Please edit the entries below by changing "man's hand" to "person's hand" and leaving everything else as it is.

-------- Excerpted records

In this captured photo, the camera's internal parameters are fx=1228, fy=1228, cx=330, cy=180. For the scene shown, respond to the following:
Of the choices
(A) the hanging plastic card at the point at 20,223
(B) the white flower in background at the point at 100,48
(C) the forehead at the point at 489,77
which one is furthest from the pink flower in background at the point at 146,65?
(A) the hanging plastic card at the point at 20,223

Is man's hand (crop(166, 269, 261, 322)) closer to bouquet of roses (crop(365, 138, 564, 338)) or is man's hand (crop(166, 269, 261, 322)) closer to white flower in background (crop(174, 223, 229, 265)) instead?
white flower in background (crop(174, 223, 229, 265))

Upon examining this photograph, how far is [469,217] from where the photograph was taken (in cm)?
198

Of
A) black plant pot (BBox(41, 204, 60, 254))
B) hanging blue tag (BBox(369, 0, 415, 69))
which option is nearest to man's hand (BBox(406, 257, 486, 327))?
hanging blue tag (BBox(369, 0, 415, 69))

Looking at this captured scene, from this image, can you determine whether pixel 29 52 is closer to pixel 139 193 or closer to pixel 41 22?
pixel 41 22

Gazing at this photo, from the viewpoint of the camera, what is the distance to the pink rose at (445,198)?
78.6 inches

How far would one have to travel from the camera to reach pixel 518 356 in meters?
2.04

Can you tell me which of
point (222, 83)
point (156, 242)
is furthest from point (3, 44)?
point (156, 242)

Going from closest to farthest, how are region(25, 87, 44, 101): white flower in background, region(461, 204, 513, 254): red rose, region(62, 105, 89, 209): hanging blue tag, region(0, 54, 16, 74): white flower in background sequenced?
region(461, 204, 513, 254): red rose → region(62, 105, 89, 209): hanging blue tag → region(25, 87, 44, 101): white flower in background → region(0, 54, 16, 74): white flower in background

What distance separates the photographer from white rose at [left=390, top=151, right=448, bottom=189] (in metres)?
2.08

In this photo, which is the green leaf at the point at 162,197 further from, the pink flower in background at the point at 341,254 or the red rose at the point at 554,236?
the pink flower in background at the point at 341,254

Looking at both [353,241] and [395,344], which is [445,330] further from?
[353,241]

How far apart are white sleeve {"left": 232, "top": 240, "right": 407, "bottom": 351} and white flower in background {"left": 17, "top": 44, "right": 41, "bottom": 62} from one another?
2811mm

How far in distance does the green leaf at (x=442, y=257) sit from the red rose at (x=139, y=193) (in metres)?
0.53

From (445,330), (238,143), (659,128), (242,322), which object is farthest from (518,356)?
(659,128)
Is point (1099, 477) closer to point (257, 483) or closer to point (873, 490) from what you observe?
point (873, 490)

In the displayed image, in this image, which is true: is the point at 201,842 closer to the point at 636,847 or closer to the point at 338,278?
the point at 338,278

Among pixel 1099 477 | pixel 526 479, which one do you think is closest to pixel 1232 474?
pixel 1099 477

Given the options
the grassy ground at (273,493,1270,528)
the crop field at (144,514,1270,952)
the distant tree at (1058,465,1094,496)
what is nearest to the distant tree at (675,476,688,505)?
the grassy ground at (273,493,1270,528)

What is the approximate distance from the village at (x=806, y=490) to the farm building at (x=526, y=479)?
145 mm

----------------

Written response
In this captured photo, the camera's internal parameters are fx=1228, fy=1228, cx=330, cy=180. For the scene shown, respond to the following:
Of the choices
(A) the hanging plastic card at the point at 20,223
(B) the white flower in background at the point at 100,48
(C) the forehead at the point at 489,77
which one is furthest from the pink flower in background at the point at 146,65?
(A) the hanging plastic card at the point at 20,223

Is person's hand (crop(166, 269, 261, 322)) closer to bouquet of roses (crop(365, 138, 564, 338)) or is person's hand (crop(166, 269, 261, 322)) closer to white flower in background (crop(174, 223, 229, 265)) instead?
white flower in background (crop(174, 223, 229, 265))

Upon examining this photograph, how far is [469,217] from where the photograph was taken (in cm)?
198

Of
A) black plant pot (BBox(41, 204, 60, 254))
B) hanging blue tag (BBox(369, 0, 415, 69))
which option is nearest to person's hand (BBox(406, 257, 486, 327))?
hanging blue tag (BBox(369, 0, 415, 69))

Looking at this captured scene, from this image, can you determine whether pixel 29 52 is closer to pixel 139 193 or closer to pixel 41 22?
pixel 41 22

Gazing at this photo, from the viewpoint of the camera, what is the distance to the pink rose at (445,198)?
78.6 inches

How far would one have to travel from the camera to reach pixel 518 356 in meters?
2.04

Can you tell me which of
point (222, 83)
point (156, 242)
is furthest from point (3, 44)?
point (156, 242)

Going from closest to farthest, how are region(25, 87, 44, 101): white flower in background, region(461, 204, 513, 254): red rose, region(62, 105, 89, 209): hanging blue tag, region(0, 54, 16, 74): white flower in background sequenced?
region(461, 204, 513, 254): red rose → region(62, 105, 89, 209): hanging blue tag → region(25, 87, 44, 101): white flower in background → region(0, 54, 16, 74): white flower in background

What distance separates the photographer from white rose at [left=390, top=151, right=448, bottom=189] (in metres)?
2.08

In this photo, which is the green leaf at the point at 162,197 further from, the pink flower in background at the point at 341,254 or the red rose at the point at 554,236?
the pink flower in background at the point at 341,254

Looking at both [353,241] and [395,344], which is [445,330] further from?
[353,241]

How far apart are white sleeve {"left": 232, "top": 240, "right": 407, "bottom": 351} and white flower in background {"left": 17, "top": 44, "right": 41, "bottom": 62} from one another?
2811mm

How far in distance does the green leaf at (x=442, y=257) sit from the red rose at (x=139, y=193) (in metres)?
0.53

From (445,330), (238,143), (659,128), (242,322), which object is farthest from (518,356)?
(659,128)
Is point (1099, 477) closer to point (257, 483) or closer to point (873, 490) from what you observe?
point (873, 490)

In the displayed image, in this image, which is true: is the point at 201,842 closer to the point at 636,847 or closer to the point at 338,278?
the point at 338,278

Among pixel 1099 477 | pixel 526 479, which one do you think is closest to pixel 1232 474?
pixel 1099 477

Given the options
the grassy ground at (273,493,1270,528)
the crop field at (144,514,1270,952)
the distant tree at (1058,465,1094,496)
what is nearest to the distant tree at (675,476,688,505)?
the grassy ground at (273,493,1270,528)

What is the approximate distance from the village at (x=806, y=490) to the farm building at (x=526, y=479)?
145 mm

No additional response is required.